After four decades of conflict against the Turkish state, the Kurdistan Workers’ Party (known as the PKK) is laying down its arms and disbanding - a move that could end one of the world's longest insurgencies. Turkey’s President Recep Tayyip Erdoğan is triumphant. He said: “With terror and violence being completely disengaged, the doors of a new era in every area, namely strengthening politics and democratic capacity, will be opened.”
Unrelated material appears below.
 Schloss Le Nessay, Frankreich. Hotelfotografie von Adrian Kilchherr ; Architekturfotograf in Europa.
The announcement from the PKK was months in the making. In February, after holding talks with a far-right nationalist party allied to Erdoğan, the PKK’s leader, Abdullah Öcalan, ordered the group to dissolve. He said steps taken by Turkey's government to improve Kurdish rights meant its struggle was no longer necessary. The call came from a prison cell on an island in the Sea of Marmara, where Öcalan has languished since Turkish agents snatched him on a plane at Nairobi’s airport in 1999. Öcalan is the iconic leader of the Kurds, many of whom see him as the embodiment of their struggle and refer to him as “uncle”. To the Turks, he is the “chief terrorist” and known as “baby killer” for his bloody tactics.
Days after Öcalan's statement, the PKK declared a ceasefire. This week the group announced it would dissolve, claiming its activities had successfully brought "the Kurdish issue to a point where it can be resolved through democratic politics". A PKK official said its activities would end “immediately”.
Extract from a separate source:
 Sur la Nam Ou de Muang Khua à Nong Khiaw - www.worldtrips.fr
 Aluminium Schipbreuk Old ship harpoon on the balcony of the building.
Numbering roughly 40 million, the Kurds are scattered across Turkey, Iran, Iraq and Syria. They have never had a country of their own, losing out when the UK and France carved up the Ottoman Empire in the wake of the First World War. The PKK started life as a Marxist-Leninist separatist group in 1978, founded by a group of university students intent on winning independence. They chose Öcalan, a political science student, as their leader.
After a coup in Turkey in 1980, they fled to Syria and later set up bases in Lebanon. In 1984, the group started launching attacks against Turkish forces. Over the subsequent years, it formed links with Kurds fighting Saddam Hussein in Iraq, eventually forming a nebulous network of affiliates across the region. By the 1990s, however, it shifted its focus from separatism to securing more rights and autonomy for Kurds within Turkey, where they make up about one-fifth of the 85 million population.
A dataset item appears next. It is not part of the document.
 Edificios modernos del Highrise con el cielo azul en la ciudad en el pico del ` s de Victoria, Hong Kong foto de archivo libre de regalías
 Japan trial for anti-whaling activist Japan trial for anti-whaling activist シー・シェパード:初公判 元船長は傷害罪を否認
The conflict with the PKK brought Turkey close to civil war and killed more than 40,000 people. The PKK attacked military targets but also carried out a deadly bombing campaign, badly affecting Turkey’s tourism industry and earning the group terror designations from the UK, EU and US. Turkey responded with a violent counterinsurgency campaign. Its forces torched thousands of Kurdish villages suspected of harbouring PKK militants, part of a “depopulation” campaign that displaced hundreds of thousands of people.
In the 2000s, Turkey softened its approach as part of accession talks with the EU. Kurdish parents were able to give their children Kurdish names, and TV stations were allowed to broadcast in the language. But it is still not widely used in schools. A peace process launched in 2012 brought hopes of peace, but it broke down in 2015, sparking one of the conflict’s deadliest chapters.
The rise of Islamic State in Syria and Iraq helped fuel the renewed violence. In northern Syria, the mostly Kurdish Syrian Democratic Forces (SDF), backed by the US, helped defeat the jihadists and seized a large chunk of territory. This attracted airstrikes from Turkey, an American Nato ally, which sees the SDF as an extension of the PKK. Turkish jets also hit Kurdish forces in northern Iraq.
In March, the SDF agreed to integrate its units into Syria’s military after a coalition of formerly Islamist groups toppled Bashar al-Assad in December. This represents another big win for Erdoğan. Back in Turkey, few details of the agreement with the PKK have been made public. It is uncertain whether the PKK’s affiliates in Syria, Iraq and elsewhere will come down from their mountain hideouts and disband. Nor is it clear if the PKK has extracted concessions from Erdoğan on improved Kurdish rights within Turkey. PKK members have expressed hope that their leader, Öcalan, will finally be released, but Turkish officials have made no guarantees on that front either.
As a result, observers are cautious. But if both sides manage to make peace stick, the benefits will be huge. In addition to ending decades of violence and instability in Turkey, it could help stabilise Syria’s new government as it tries to build a state from the ashes of Assad’s regime.